Decision making and spatial memory improvement fit quite well with the recently described analgesic mechanism of action of APAP with indirect or mutual interactions among the serotonergic, cannabinoid, and adrenergic systems, including probably also the opioidergic system, although its role in APAP analgesia appears weaker in humans than in animals.40
Our study showed that APAP does not diminish core temperature in healthy volunteers.

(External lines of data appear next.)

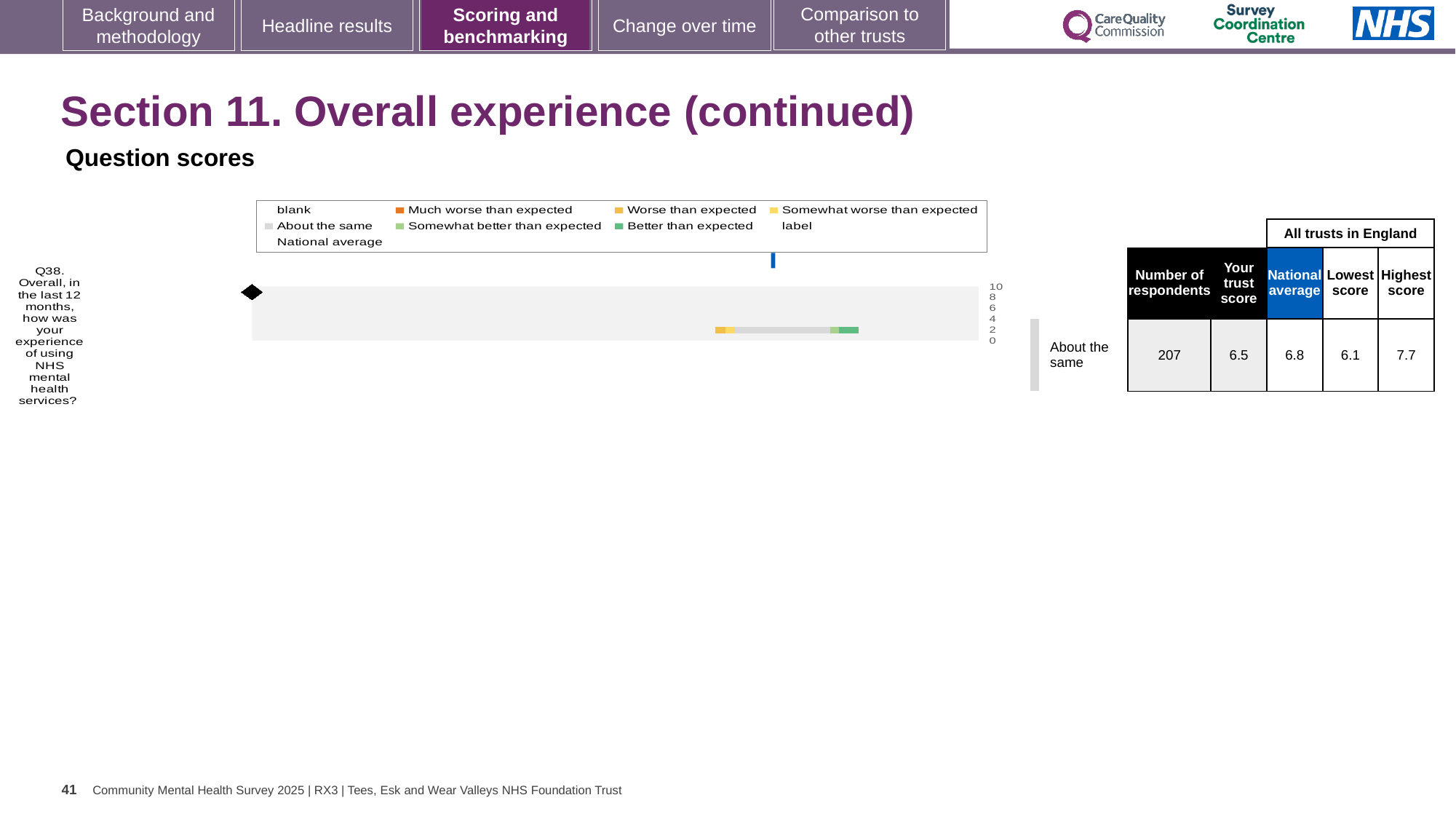
What is the highest value shown on the chart's score axis? 10 What is the difference between the national average and the trust score for Q38? 0.3 Which is larger for Q38: the trust score or the national average? National average How many respondents answered Q38? 207 How many survey questions are plotted on the chart? 1 What kind of chart is used to show the Q38 question score? bar chart Which benchmarking category is the trust's Q38 score placed in? About the same What is the trust score for Q38 (Overall, in the last 12 months, how was your experience of using NHS mental health services?)? 6.5 What is the difference between the highest and lowest trust scores for Q38? 1.6 What is the lowest score among all trusts in England for Q38? 6.1 What is the national average score for Q38? 6.8 What is the highest score among all trusts in England for Q38? 7.7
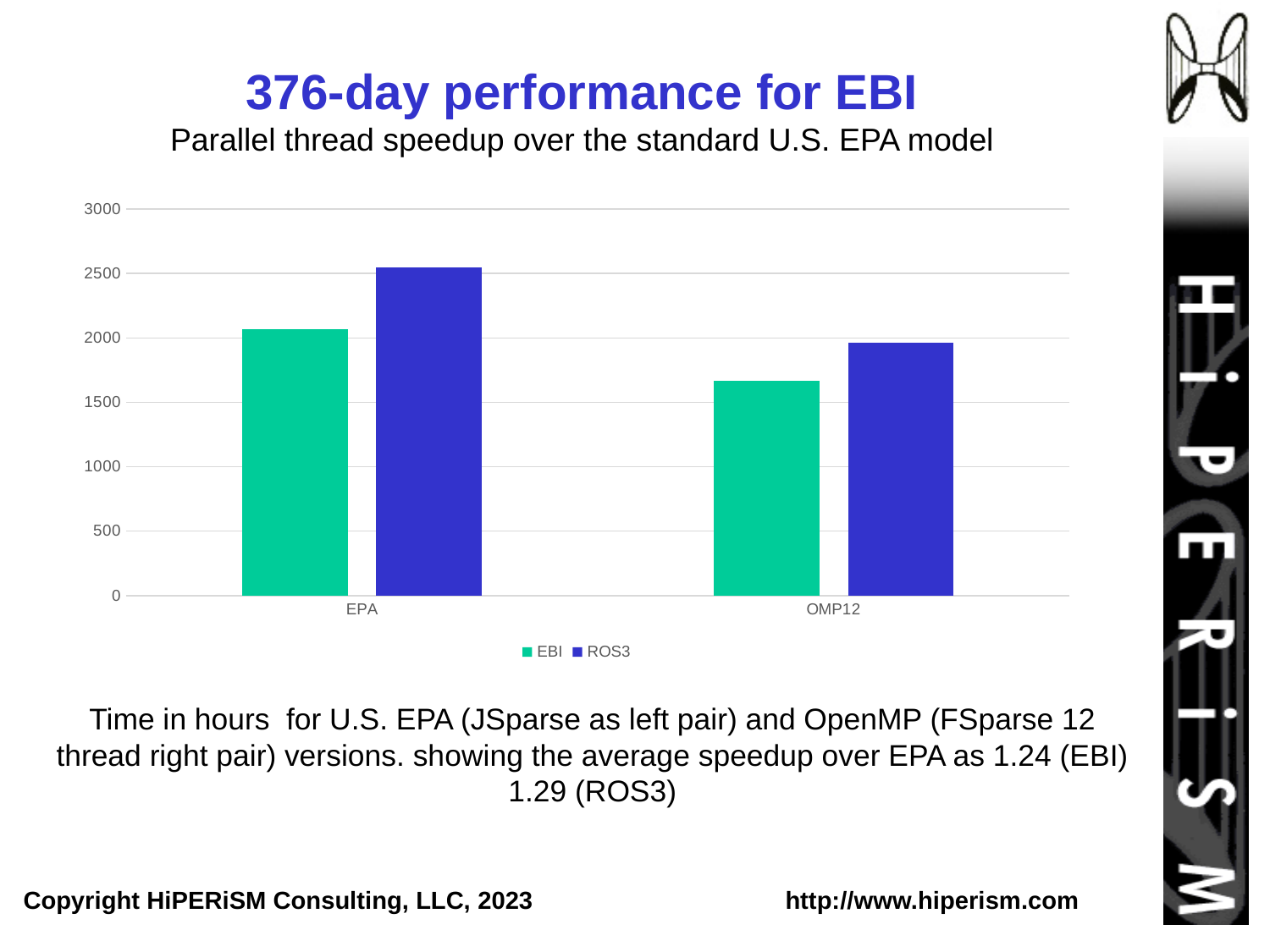
How many series does the legend list? 2 How many categories are shown on the x axis? 2 Is the ROS3 value for EPA greater or less than 2500? greater Which category has the tallest bar overall? EPA Is the EBI value for OMP12 greater or less than 2000? less Is the ROS3 value for OMP12 greater or less than 2000? less What kind of chart is shown on the slide? bar chart For OMP12, which series has the larger value, EBI or ROS3? ROS3 What are the two series named in the legend? EBI and ROS3 Which series has the lowest bar in the chart? EBI Do the EBI values rise or fall from EPA to OMP12? fall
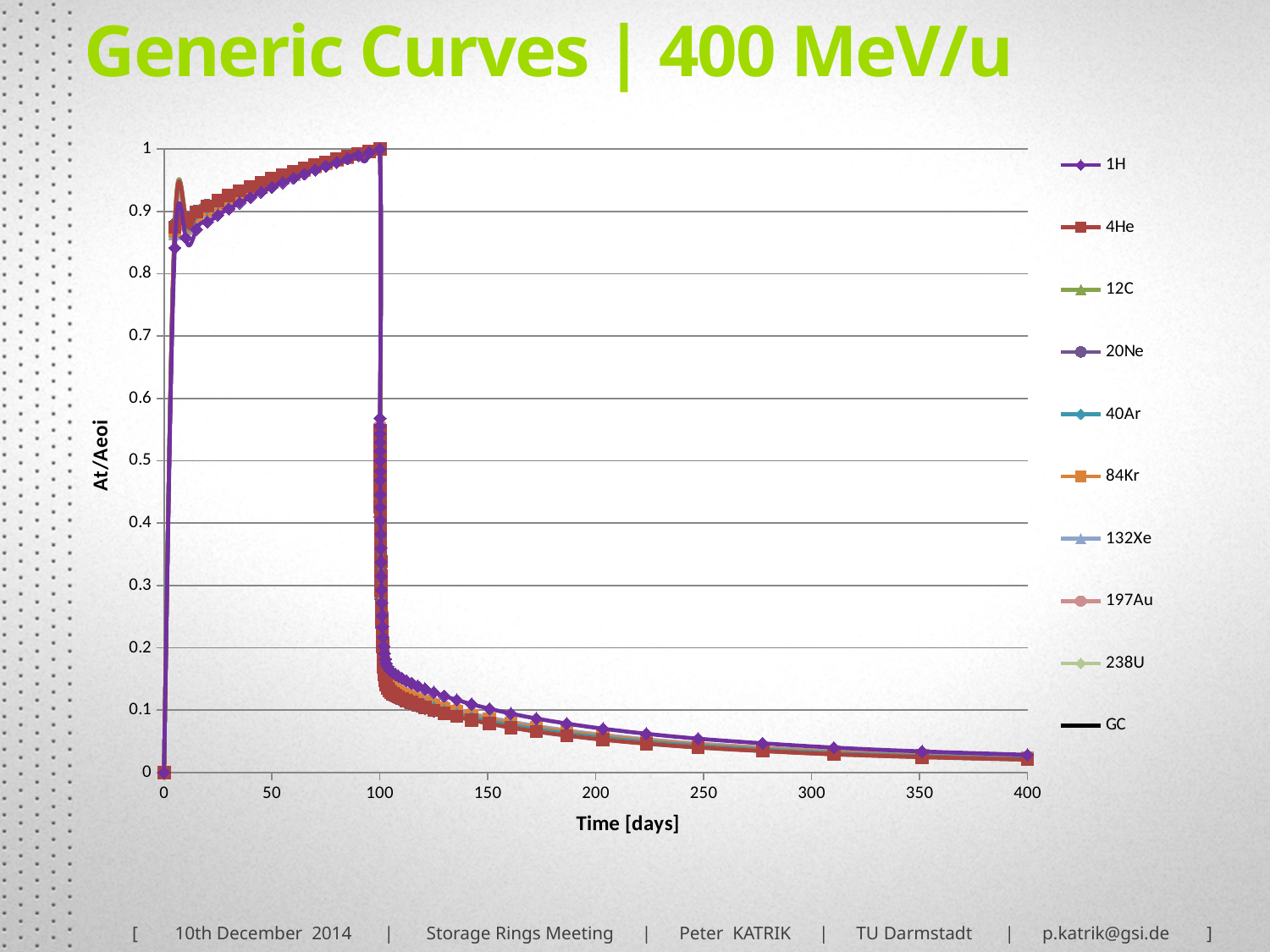
Is the value of the curves at 400 days greater or less than 0.1? less Is the value of the curves at 50 days greater or less than 0.9? greater What is the maximum value reached by the curves, at about 100 days? 1 Do the curves rise or fall between 150 days and 400 days? fall What kind of chart is shown on the slide? line chart How many series does the legend list? 10 Is the value of the curves at 200 days greater or less than 0.1? less What is the label of the x axis? Time [days] What is the highest value shown on the x axis? 400 What is the label of the y axis? At/Aeoi Do the curves rise or fall between 20 days and 100 days? rise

This confirms animal studies that suggested independent modes of action of APAP for analgesic and antipyretic effects.12 APAP has been shown to reduce the core temperatures of febrile and nonfebrile animals, but our study is the first in healthy (nonfebrile by definition) volunteers as studies so far had been carried out in nonfebrile stroke patients, known to have a probable degree of inflammation and in whom APAP induced some degree of hypothermia.41–45 APAP has been shown to induce hypothermia independently of cannabinoids and TRPV1, and AM404 does not mediate this response.12 COXs have an effect at high concentration, acting on the COX-2 dependent-induced PGE2 production that occurs in brain endothelial cells upon inflammatory challenge.46,47 However, COX-2, although constitutive, is induced upon inflammation and this is not the case in our group of healthy volunteers who had a C-reactive protein within normal range. APAP probably requires inflammation to be present in the tissues in order to have a hypothermic effect. Several mechanisms have been suggested and a recent publication confirms that the hypothermic activity is independent of TRPV1 and that transient receptor potential cation channel member A1 is important for the hypothermic effects of APAP.3,11
Collectively, our data show for the first time a substantial effect of APAP on decision making and spatial memory in a group of healthy volunteers with 2 g paracetamol. These findings stand in support of preclinical publications claiming beneficial use of APAP at therapeutic dosage on cognitive processes. We also showed that APAP does not reduce body temperature in healthy nonfebrile volunteers demonstrating that hypothermia is not required for APAP effect on cognitive function and antinociception. However, this might be different in patients with a silent low grade and even more hyperthermic syndrome.
Future studies should focus on sex differences that are to be expected considering the preclinical data, on age differences as APAP is widely used in children and in elderly persons, who often have cognitive impairment and osteoarthritis, and where APAP is the first-line pharmacological treatment.48 Pharmacokinetics studies, APAP metabolites measurements, pharmacogenetic evaluations and correlations with memory, decision making, and other cognitive functions could bring information on factors involved in APAP mechanism of action.
The authors report no conflicts of interest in this work.